In Memoriam: Thomas Ashcraft (1937-2017)



My thirty-two years of ministry have been exceptionally joyful – in large part, I believe – because of the wonderful staff associates God has given me.

Tom Ashcraft, who passed away last Thursday, was among the best.

I remember the first time I met Tom. We had an opening for music director at Westminster Presbyterian Church in Huntsville, Alabama. Recently retired to the area, Tom was not currently serving a church. His daughter Stefanie, a good friend of our family, mentioned that he might be interested in the position.

It took enormous effort to contain my enthusiasm. First, finding a talented music director committed to traditional Christian worship is not an easy task. And then there was the additional fact that Tom was a legendary choral director in the PCA.

Before our meeting, I listed all the reasons why I hoped he would at least consider the position. Whatever persuasive skills I have, I was ready to deploy them.

Tom entered my office, we shook hands, and then sat down. Tom looked at me, and said, “Well, when do I start?” Thus, without fanfare, our relationship began.

During the time we worked together, Tom made all the music selections for Lord’s Day worship – not just choral selections, but hymns and responses, too. I had complete confidence in his choices. He prized what I prized, texts faithful to the scriptures and that the congregation could sing with confidence.

Tom was a leader, a model servant of Jesus Christ, and a man to be followed.

He had suffered poor health for sometime, and I was concerned that the responsibilities of his work might be too much.  I shouldn’t have been; he was tough. He always reported for duty, prepared and cheerful, never complaining.

I encourage my staff to park away from church buildings, and leave the best spaces for visitors and persons in the congregation who need them. Of course, I never expected Tom to do that. One evening at a Bible Conference, I stood out in the parking lot, winds howling and flurries falling. In the distance, I saw a couple bundled up, walking to the building. It was Tom and Emily! Whatever the standards, he met them, whether expected of him or not.

I remember the first time Tom led the choir on a Sunday morning. Same choir as the weeks before, but the volume was noticeably improved. One of the entrepreneurs in our congregation came up to me after the service and said, “Now there’s a leader. He can take the same group of people and get so much more out of them.”

During the time he served with me, I watched Tom build the choir and incorporate young instrumentalists into the worship of the church. Tom put to lie the myth of the generation gap. Young men and women want skilled, competent, and experienced leaders – leaders who set high standards and care about the glory of God and the people they serve.

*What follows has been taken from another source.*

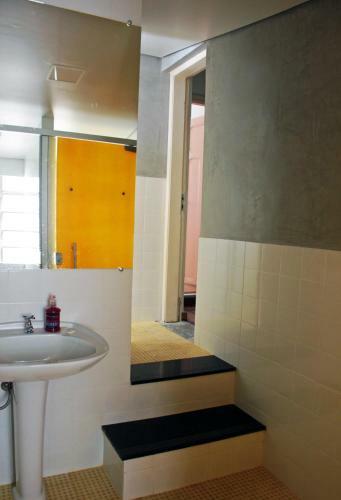 Samba Rooms Hostel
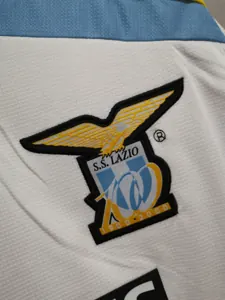 00-01 Lazio away 3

Tom was that kind of leader.

Tom and Emily brought professionalism to our choir rehearsals, and also plenty of good cheer. His and Emily’s 57 years of marriage was a testimony to faithfulness. That their two daughters, Alicia and Stefanie, are faithful servants of PCA churches speaks volumes of their character as parents.

I pray that God will comfort Emily, Alicia, and Stefanie, and the grandchildren. Tom has entered glory, but his presence among us will be sorely missed. His example will endure, and his funeral service will be a time to give thanks to God for a life well lived. It will also give opportunity to take to heart the biblical admonition: “Remember your leaders, those who spoke to you the word of God. Consider the outcome of their way of life, and imitate their faith” (Hebrews 13:7).


Obituary for Thomas Ashcraft



  1. Lynne Johnson on January 9, 2017 at 10:44 am

    Thank you for an accurate and heartfelt description of Tom’s ministry to WPC. He is a hero, a model of perseverance and confidence in God’s goodness. He could barely speak and could not stand in his last months, but he continued to plan worship and direct the choir. His testimony to God’s faithfulness, expressed more in deeds than in words, lives on in our memories.